02/02/2010

Ils étaient réunis, quelques-uns des défenseurs actifs de la biodiversité, à la tribune du Mardi de l’Environnement de février, bien déterminés chacun à exposer son diagnostic et à proposer des solutions. C’est qu’il y a urgence. On le sait, le vivant sur Terre n’est pas en bon état, et la dégradation est rapide. Comment faire pour redresser la situation ?
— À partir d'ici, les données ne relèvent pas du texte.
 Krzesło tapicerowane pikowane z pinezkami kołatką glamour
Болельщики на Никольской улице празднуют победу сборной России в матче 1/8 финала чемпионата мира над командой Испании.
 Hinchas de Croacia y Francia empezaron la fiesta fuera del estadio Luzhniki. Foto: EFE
A Antoine Cadi, conseiller technique au ministère de l’Environnement, premier orateur, est revenue la tâche d’exposer la politique gouvernementale sur ce dossier. Un mot d’ordre la caractérise : mieux connaître, mieux préserver, mieux communiquer. Avec, comme illustrations, la création d’une base de données, celle de l’Observatoire national de la biodiversité ; la multiplication des aires protégées, notamment marines, tant il est vrai que le concept de la continuité écologique doit se traduire sur terre comme en mer ; et la large ouverture du débat à la société civile, ouverture initiée par les différents « Grenelle ».
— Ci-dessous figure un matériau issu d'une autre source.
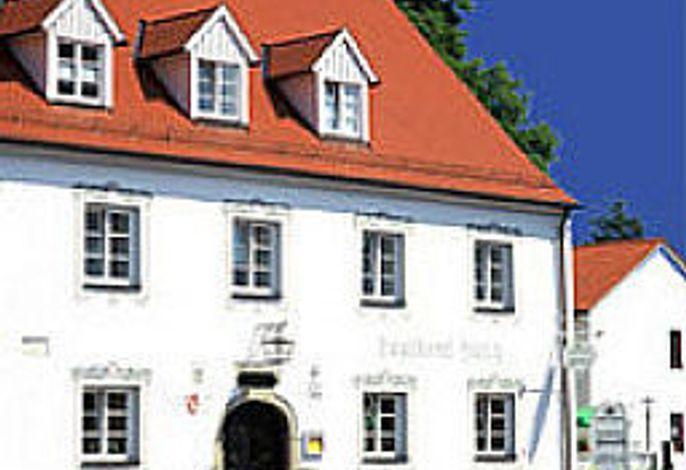 Hirsch Landhotel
Christophe Aubel, directeur de la Ligue ROC et responsable du pôle biodiversité à FNE, a repris ce dernier point pour insister sur son importance. « La sensibilisation est le premier défi pour 2010 » a-t-il estimé. En parallèle, le problème économique et financier lié à la gestion/préservation de la biodiversité est encore loin d’avoir reçu les solutions nécessaires. La question foncière, tout particulièrement, suppose de faire des choix qui ne sont pas faciles.
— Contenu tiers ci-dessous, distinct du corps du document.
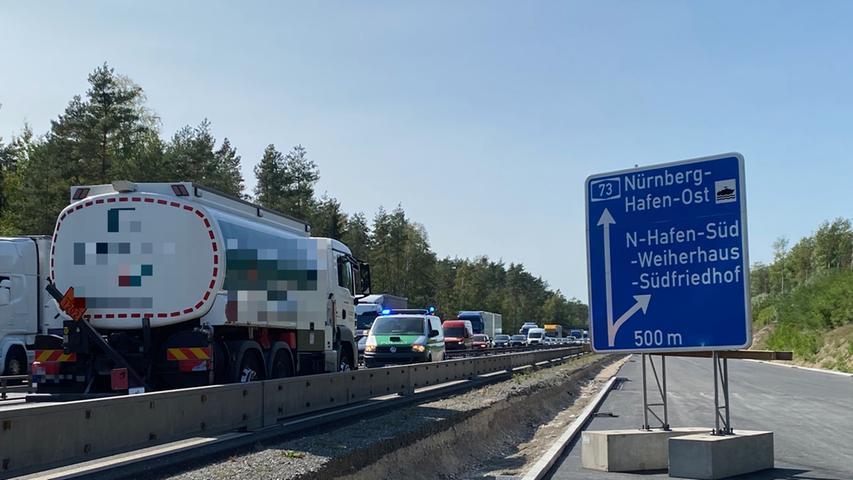 Eigentlich sollte der Ausbau der A73 zwischen der Anschlussstelle Nürnberg-Hafen-Ost und dem Kreuz Nürnberg-Süd 2020 abgeschlossen sein, im Jahr 2021 sollte nur noch der offenporige Asphalt aufgetragen und der Lärmschutz abgeschlossen werden. Nun muss im Jahr 2021 aber auch noch der Abschnitt zwischen dem Kreuz Nürnberg-Süd und Zollhaus ausgebaut werden, weil dieser Teil 2020 nicht mehr geschafft wurde.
S’agissant plus précisément de l’ « état des lieux », François Letourneux, président du comité français pour l’UICN, a voulu être précis : « Il n’y a pas de disparitions d’espèces, mais il y a effondrement de populations ». Avec, aussi bien, le retour en force de certaines espèces, en France notamment, comme le loup et le renard. Mais le vrai ennemi de la nature, selon François Letourneux, ce n’est plus le prédateur. C’est l’indifférent. Informer encore et toujours, donc, en sachant qu’il n’est pas nécessaire de connaître toute la biodiversité pour cela.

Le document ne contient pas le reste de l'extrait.